You know what works better – much better – than modern antibiotics? “Medicine” for the eye made from onion, garlic, wine and cow’s stomach parts, the recipe of which dates back a thousand years ago. This Anglo-Saxon eye ointment has been shown to destroy 90 % of a strain of bacteria known as Staphylococcus aureus (commonly called MRSA) that is otherwise resistant to antibiotics. The recipe of the “eye salve” was originally found in an old English manuscript known as Bald’s Leechbook. The old English medical book was kept in the British Library.
The recipe of the potion in the 1,000-year-old Anglo Saxon manuscript. Photo credits: PA Wire.
Researchers from the University of Nottingham translated the recipe from ancient Anglo-Saxon with the aim of finding solutions to antibiotic resistance. They have been surprised, though, to witness the potent nature of the “ointment”, after they concocted it.
“We did not see this coming at all,” said the lead researcher, microbiologist Freya Harrison. “We thought that Bald’s eye salve might show a small amount of antibiotic activity. … But we were absolutely blown away by just how effective the combination of ingredients was.”
Microbiologist Dr Freya Harrison and Dr Steve Diggle with the eye salve. Photo credits: PA Wire.
The researchers made sure to stick to the recipe as much as was possible. For instance, they even obtained wine from a vineyard that existed in the 9th century. They tested the final preparation on MRSA cultures. Furthermore, they tested every individual ingredient on its own against the bacteria.

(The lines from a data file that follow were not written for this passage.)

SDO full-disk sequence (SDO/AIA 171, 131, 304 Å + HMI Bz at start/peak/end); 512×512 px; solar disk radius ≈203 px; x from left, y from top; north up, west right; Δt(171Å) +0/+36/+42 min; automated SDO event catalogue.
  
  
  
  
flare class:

To their bewilderment, they observed that the eye salve killed 90 % of the MRSA bacteria – this only happened when the ingredients were combined into the potent concoction.
The researchers went a step further and tested the salve on biofilms of MRSA; the latter are known to be extremely resistant to the action of antibiotics. Again, the eye salve exceeded all expectations.
The eye salve has also been tested on in vivo mouse wounds. It was applied as a topical treatment. Needless to say, it successfully deleted most of the MRSA cells.
“I still can’t quite believe how well this 1,000-year-old antibiotic actually seems to be working,” said Harrison. “We tested it in difficult conditions too.”